(TEXT)

I've personally held two conventions there and the money flowing in is huge. They would never cut a cash cow like that and many conventioneers would not go to the larger Coronado Springs location simply because the rooms are not the level of the YC. The rest are too small to take up the slack. Maybe the parking lot.
 
Given all the recent work on WL, VWL small number of units, and being a lower priced deluxe (plus the rumors that have been swirling for a while about expansion there) it seems like it may be a strong contender in the future for conversion-I suspect they'd be able to sell at the $165 pp if they set the room per night point cost significantly less than the poly-new people buying in will see "their money would go further there" so DVC could get away with the higher pp cost even though it is not on the monorail

Honestly I wonder if there are plans to convert more rooms at BWV and BCV down the line as well-since they are refurbishing those resort studios to hold 5 as well after all these years-I figure it is either that or to sell more Poly rooms (ie look at all these other resorts you can trade into these other resorts that sleep 5 in a studio as well)
 
I can see them adding more to animal kingdom lodge once the park additions are there. They would be able to finally build a quick service at kidani.
 
I can see them adding more to animal kingdom lodge once the park additions are there. They would be able to finally build a quick service at kidani.

Doubtful. It took about 7 years to sell all of the points in AKV and they are now plentiful on the resale market. Ignorance plays a role in many direct purchases but it's pretty tough to convince people to buy direct for $165+ when they can get the exact same product for less than half the price resale.

(End TEXT)
(LISTED RECORDS)

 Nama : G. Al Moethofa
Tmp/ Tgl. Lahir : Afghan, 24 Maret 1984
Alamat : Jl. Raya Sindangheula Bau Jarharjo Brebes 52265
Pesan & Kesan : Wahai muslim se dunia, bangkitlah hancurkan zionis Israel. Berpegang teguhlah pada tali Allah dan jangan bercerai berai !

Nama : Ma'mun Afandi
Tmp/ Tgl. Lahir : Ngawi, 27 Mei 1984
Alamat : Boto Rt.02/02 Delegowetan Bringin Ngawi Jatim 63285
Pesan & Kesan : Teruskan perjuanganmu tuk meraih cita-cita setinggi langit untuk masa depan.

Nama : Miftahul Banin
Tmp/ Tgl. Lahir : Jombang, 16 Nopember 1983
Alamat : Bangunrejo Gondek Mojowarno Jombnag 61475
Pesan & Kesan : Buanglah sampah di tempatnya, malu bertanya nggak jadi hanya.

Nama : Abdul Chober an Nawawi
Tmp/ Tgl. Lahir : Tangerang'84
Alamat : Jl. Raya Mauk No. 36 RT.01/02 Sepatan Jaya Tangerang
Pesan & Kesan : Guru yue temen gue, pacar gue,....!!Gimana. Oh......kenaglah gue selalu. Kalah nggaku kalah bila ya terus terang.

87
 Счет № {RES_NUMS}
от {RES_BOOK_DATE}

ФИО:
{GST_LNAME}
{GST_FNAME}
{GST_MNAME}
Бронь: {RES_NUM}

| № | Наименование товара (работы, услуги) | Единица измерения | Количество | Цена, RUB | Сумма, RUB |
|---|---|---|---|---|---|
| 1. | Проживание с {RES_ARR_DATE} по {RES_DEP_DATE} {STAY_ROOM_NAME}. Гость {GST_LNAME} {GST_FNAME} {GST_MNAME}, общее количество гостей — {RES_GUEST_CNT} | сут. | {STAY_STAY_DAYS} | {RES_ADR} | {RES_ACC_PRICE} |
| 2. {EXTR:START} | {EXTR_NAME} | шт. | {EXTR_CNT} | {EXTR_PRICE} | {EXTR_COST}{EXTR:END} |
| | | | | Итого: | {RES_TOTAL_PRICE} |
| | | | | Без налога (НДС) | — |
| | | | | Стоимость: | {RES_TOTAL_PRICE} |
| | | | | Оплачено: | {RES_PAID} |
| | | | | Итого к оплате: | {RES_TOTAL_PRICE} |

(End LISTED RECORDS)

■ EXERCISE A:
In the discussion, how long did it take to sell all of the points in AKV?
■ EXERCISE B:
Summarize the discussion in two sentences.
■ EXERCISE C:
Please extract the stretch of the discussion from "I've personally held" through "the parking lot.".
You won't need the data for this work.

■ EXPECTED ANSWER A:
It took about 7 years.

■ EXPECTED ANSWER B:
Posters speculate about where DVC might convert or add rooms: WL/VWL is named a strong contender that could sell at $165 per point, more conversions are wondered about at BWV and BCV, and additions to Animal Kingdom Lodge are suggested. One reply doubts the Animal Kingdom idea, noting that AKV points took about 7 years to sell and can be bought resale for less than half the direct price.

■ EXPECTED ANSWER C:
I've personally held two conventions there and the money flowing in is huge. They would never cut a cash cow like that and many conventioneers would not go to the larger Coronado Springs location simply because the rooms are not the level of the YC. The rest are too small to take up the slack. Maybe the parking lot.